→ **THE TASK**
Rewrite all of the data below, changing every "camera" to "lens" and leaving everything else as it is. Don't include the pictures in your answer.

→ **DATA SUPPLIED**
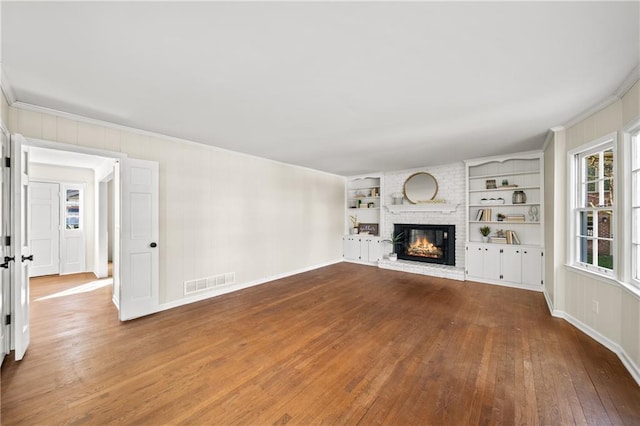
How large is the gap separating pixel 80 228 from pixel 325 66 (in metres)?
7.23

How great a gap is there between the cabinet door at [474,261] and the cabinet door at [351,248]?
2727mm

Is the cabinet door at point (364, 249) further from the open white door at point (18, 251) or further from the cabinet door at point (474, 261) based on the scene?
the open white door at point (18, 251)

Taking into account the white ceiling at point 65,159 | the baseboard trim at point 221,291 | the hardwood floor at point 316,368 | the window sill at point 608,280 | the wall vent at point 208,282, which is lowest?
the hardwood floor at point 316,368

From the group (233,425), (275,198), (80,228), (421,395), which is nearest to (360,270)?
(275,198)

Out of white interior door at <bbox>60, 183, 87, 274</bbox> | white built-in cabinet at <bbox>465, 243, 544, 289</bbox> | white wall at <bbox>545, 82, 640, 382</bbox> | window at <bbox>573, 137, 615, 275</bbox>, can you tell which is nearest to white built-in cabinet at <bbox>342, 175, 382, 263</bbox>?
white built-in cabinet at <bbox>465, 243, 544, 289</bbox>

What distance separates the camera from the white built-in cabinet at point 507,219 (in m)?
4.78

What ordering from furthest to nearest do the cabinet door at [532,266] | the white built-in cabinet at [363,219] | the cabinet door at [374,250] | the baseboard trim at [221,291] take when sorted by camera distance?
1. the white built-in cabinet at [363,219]
2. the cabinet door at [374,250]
3. the cabinet door at [532,266]
4. the baseboard trim at [221,291]

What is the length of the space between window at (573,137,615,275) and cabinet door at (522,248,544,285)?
5.05 ft

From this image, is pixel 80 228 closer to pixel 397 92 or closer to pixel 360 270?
pixel 360 270

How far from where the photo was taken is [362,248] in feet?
23.5

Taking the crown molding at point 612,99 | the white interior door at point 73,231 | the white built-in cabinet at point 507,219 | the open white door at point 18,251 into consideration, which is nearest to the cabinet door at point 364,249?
the white built-in cabinet at point 507,219

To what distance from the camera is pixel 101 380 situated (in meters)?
2.16

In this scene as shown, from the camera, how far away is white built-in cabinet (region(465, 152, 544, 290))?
4777 mm

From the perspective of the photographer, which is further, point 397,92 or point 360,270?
point 360,270
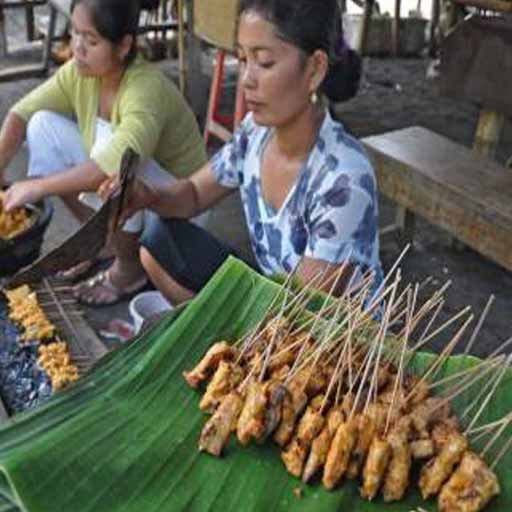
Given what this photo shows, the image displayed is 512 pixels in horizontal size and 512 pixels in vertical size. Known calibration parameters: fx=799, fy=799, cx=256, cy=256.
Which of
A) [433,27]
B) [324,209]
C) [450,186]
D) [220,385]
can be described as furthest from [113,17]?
→ [433,27]

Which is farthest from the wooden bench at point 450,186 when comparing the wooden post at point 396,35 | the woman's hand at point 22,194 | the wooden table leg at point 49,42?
the wooden post at point 396,35

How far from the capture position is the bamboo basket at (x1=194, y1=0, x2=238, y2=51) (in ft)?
18.1

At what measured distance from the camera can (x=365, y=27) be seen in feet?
29.2

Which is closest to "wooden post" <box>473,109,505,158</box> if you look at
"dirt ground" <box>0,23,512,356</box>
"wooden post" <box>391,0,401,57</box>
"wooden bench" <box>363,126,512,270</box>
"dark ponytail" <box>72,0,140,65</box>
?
"wooden bench" <box>363,126,512,270</box>

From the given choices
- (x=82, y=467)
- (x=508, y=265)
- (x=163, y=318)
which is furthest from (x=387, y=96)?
(x=82, y=467)

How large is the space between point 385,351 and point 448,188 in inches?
89.0

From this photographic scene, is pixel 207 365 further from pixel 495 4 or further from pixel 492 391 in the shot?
pixel 495 4

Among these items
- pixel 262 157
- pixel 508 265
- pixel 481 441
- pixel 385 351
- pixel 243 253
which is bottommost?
pixel 243 253

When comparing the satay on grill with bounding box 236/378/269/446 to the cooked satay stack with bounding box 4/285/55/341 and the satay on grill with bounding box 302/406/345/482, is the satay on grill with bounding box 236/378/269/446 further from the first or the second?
the cooked satay stack with bounding box 4/285/55/341

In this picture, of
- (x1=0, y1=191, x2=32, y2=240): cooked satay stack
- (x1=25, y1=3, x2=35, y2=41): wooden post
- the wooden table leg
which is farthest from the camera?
(x1=25, y1=3, x2=35, y2=41): wooden post

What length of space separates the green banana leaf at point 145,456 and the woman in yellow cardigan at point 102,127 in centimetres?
156

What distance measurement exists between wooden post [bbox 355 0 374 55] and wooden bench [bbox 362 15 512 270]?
363cm

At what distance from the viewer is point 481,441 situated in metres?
2.07

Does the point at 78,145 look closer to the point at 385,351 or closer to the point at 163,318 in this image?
the point at 163,318
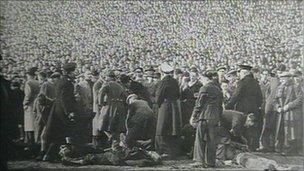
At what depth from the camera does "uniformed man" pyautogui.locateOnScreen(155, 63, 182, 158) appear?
6.54m

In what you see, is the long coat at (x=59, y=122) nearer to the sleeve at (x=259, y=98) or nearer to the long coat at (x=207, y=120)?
the long coat at (x=207, y=120)

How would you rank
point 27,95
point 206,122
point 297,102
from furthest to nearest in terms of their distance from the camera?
1. point 297,102
2. point 206,122
3. point 27,95

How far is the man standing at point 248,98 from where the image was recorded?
660 centimetres

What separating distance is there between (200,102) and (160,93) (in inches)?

→ **EXERCISE RESPONSE**
How large is the gap separating pixel 80 228 from pixel 325 66 (in metres)?
7.23

How great a gap is there between the cabinet door at [474,261] and the cabinet door at [351,248]?
2727mm

Is the cabinet door at point (364, 249) further from the open white door at point (18, 251) or further from the cabinet door at point (474, 261) based on the scene?
the open white door at point (18, 251)

Taking into account the white ceiling at point 65,159 | the baseboard trim at point 221,291 | the hardwood floor at point 316,368 | the window sill at point 608,280 | the wall vent at point 208,282, which is lowest?
the hardwood floor at point 316,368

From the group (233,425), (275,198), (80,228), (421,395), which is nearest to (360,270)?
(275,198)

Out of white interior door at <bbox>60, 183, 87, 274</bbox> | white built-in cabinet at <bbox>465, 243, 544, 289</bbox> | white wall at <bbox>545, 82, 640, 382</bbox> | window at <bbox>573, 137, 615, 275</bbox>, can you tell which is nearest to white built-in cabinet at <bbox>342, 175, 382, 263</bbox>?
white built-in cabinet at <bbox>465, 243, 544, 289</bbox>

What distance separates the lens from the white built-in cabinet at point 507,219 (in m)?
4.78

What ordering from furthest to nearest do the cabinet door at [532,266] | the white built-in cabinet at [363,219] | the cabinet door at [374,250] | the baseboard trim at [221,291] take when sorted by lens distance?
1. the white built-in cabinet at [363,219]
2. the cabinet door at [374,250]
3. the cabinet door at [532,266]
4. the baseboard trim at [221,291]

What is the length of the space between window at (573,137,615,275) and cabinet door at (522,248,544,285)?
5.05 ft

From this image, is pixel 80 228 closer to pixel 397 92 or closer to pixel 360 270?
pixel 360 270

How far from where the photo was taken is [362,248] in feet?
23.5

Taking the crown molding at point 612,99 | the white interior door at point 73,231 | the white built-in cabinet at point 507,219 | the open white door at point 18,251 into consideration, which is nearest to the cabinet door at point 364,249?
the white built-in cabinet at point 507,219

To what distance from the lens is pixel 101 380 situated (in meters)?
2.16

In this scene as shown, from the lens, how far away is white built-in cabinet (region(465, 152, 544, 290))?
4777 mm

From the perspective of the photographer, which is further, point 397,92 or point 360,270?
point 360,270
Given what this photo shows, the image displayed is 512 pixels in horizontal size and 512 pixels in vertical size. Known calibration parameters: fx=799, fy=799, cx=256, cy=256.
Which of
A) [433,27]
B) [324,209]
C) [450,186]
D) [220,385]
can be described as furthest from [113,17]?
→ [433,27]

Which is farthest from the wooden bench at point 450,186 when comparing the wooden post at point 396,35 | the woman's hand at point 22,194 | the wooden table leg at point 49,42?
the wooden post at point 396,35

How far from the capture position is the bamboo basket at (x1=194, y1=0, x2=238, y2=51) (in ft)?
18.1

At what measured distance from the lens can (x=365, y=27) be seen in feet?
29.2

Which is closest to "wooden post" <box>473,109,505,158</box> if you look at
"dirt ground" <box>0,23,512,356</box>
"wooden post" <box>391,0,401,57</box>
"wooden bench" <box>363,126,512,270</box>
"dark ponytail" <box>72,0,140,65</box>
?
"wooden bench" <box>363,126,512,270</box>

From the given choices
- (x=82, y=467)
- (x=508, y=265)
- (x=163, y=318)
which is furthest from (x=387, y=96)?
(x=82, y=467)

How large is the space between point 385,351 and point 448,188 in inches?
89.0

From this photographic scene, is pixel 207 365 further from pixel 495 4 or further from pixel 492 391 in the shot?
pixel 495 4

Among these items
- pixel 262 157
- pixel 508 265
- pixel 481 441
- pixel 385 351
- pixel 243 253
which is bottommost?
pixel 243 253

When comparing the satay on grill with bounding box 236/378/269/446 to the cooked satay stack with bounding box 4/285/55/341 and the satay on grill with bounding box 302/406/345/482, is the satay on grill with bounding box 236/378/269/446 further from the first or the second?
the cooked satay stack with bounding box 4/285/55/341

In this picture, of
- (x1=0, y1=191, x2=32, y2=240): cooked satay stack
- (x1=25, y1=3, x2=35, y2=41): wooden post
- the wooden table leg
which is farthest from the lens?
(x1=25, y1=3, x2=35, y2=41): wooden post

What length of space separates the green banana leaf at point 145,456 and the woman in yellow cardigan at point 102,127 in centimetres?
156

What distance measurement exists between wooden post [bbox 355 0 374 55] and wooden bench [bbox 362 15 512 270]?
363cm

At what distance from the viewer is point 481,441 situated in metres?
2.07

Does the point at 78,145 look closer to the point at 385,351 or closer to the point at 163,318 in this image?
the point at 163,318
At what depth from the lens does "uniformed man" pyautogui.locateOnScreen(155, 63, 182, 158) appear?
6.54m

In what you see, is the long coat at (x=59, y=122) nearer to the sleeve at (x=259, y=98) or nearer to the long coat at (x=207, y=120)?
the long coat at (x=207, y=120)

How would you rank
point 27,95
point 206,122
point 297,102
from furthest to nearest in terms of their distance from the lens?
1. point 297,102
2. point 206,122
3. point 27,95

How far is the man standing at point 248,98 from where the image was recorded?
660 centimetres

What separating distance is there between (200,102) and (160,93) (in inches)?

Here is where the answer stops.